▶ _SELECTED TEXT_:
------------------------------
This is an automated email from the ASF dual-hosted git repository.
xushiyan pushed a commit to branch master
in repository https://gitbox.apache.org/repos/asf/hudi.git
The following commit(s) were added to refs/heads/master by this push:
new 78ad883a067 [HUDI-6035] Make simple index parallelism auto inferred
(#8468)
78ad883a067 is described below
commit 78ad883a067537bfef866dd5388faa4922efbd58
Author: clownxc <[email protected]>
AuthorDate: Sat Apr 29 22:25:07 2023 +0800
[HUDI-6035] Make simple index parallelism auto inferred (#8468)
---------
Co-authored-by: ClownXC <[email protected]>
Co-authored-by: Raymond Xu <[email protected]>
---
.../main/java/org/apache/hudi/config/HoodieIndexConfig.java | 10 +++++-----
.../java/org/apache/hudi/index/simple/HoodieSimpleIndex.java | 7 ++++++-
2 files changed, 11 insertions(+), 6 deletions(-)
diff --git
a/hudi-client/hudi-client-common/src/main/java/org/apache/hudi/config/HoodieIndexConfig.java
b/hudi-client/hudi-client-common/src/main/java/org/apache/hudi/config/HoodieIndexConfig.java
index fd50fdb0f6d..dc0b1cd5f4a 100644
---
a/hudi-client/hudi-client-common/src/main/java/org/apache/hudi/config/HoodieIndexConfig.java
+++
b/hudi-client/hudi-client-common/src/main/java/org/apache/hudi/config/HoodieIndexConfig.java
@@ -189,14 +189,14 @@ public class HoodieIndexConfig extends HoodieConfig {
public static final ConfigProperty<String> SIMPLE_INDEX_PARALLELISM =
ConfigProperty
.key("hoodie.simple.index.parallelism")
- .defaultValue("100")
------------------------------
Source data
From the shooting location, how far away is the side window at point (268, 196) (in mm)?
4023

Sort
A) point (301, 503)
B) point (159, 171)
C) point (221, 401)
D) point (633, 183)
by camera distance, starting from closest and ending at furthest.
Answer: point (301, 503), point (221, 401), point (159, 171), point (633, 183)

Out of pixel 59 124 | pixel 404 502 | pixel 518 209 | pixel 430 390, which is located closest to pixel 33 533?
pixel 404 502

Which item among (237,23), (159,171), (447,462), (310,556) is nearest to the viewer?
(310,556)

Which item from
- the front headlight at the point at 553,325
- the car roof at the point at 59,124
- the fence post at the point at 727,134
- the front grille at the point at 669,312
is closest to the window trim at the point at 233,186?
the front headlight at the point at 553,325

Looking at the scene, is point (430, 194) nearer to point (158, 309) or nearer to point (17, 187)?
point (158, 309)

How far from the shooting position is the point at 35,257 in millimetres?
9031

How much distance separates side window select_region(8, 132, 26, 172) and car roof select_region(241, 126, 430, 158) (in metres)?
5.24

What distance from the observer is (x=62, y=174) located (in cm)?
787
------------------------------
▶ _JOBS_:
1: In the commit email, what is the date and time given as the AuthorDate?
2: Rewrite the commit email between "xushiyan pushed a" and "auto inferred (#8468)", inclusive, changing "master" to "main".

▶ _SOLUTIONS IN ORDER_:
1: Sat Apr 29 22:25:07 2023 +0800

2:
xushiyan pushed a commit to branch main
in repository https://gitbox.apache.org/repos/asf/hudi.git
The following commit(s) were added to refs/heads/main by this push:
new 78ad883a067 [HUDI-6035] Make simple index parallelism auto inferred
(#8468)
78ad883a067 is described below
commit 78ad883a067537bfef866dd5388faa4922efbd58
Author: clownxc <[email protected]>
AuthorDate: Sat Apr 29 22:25:07 2023 +0800
[HUDI-6035] Make simple index parallelism auto inferred (#8468)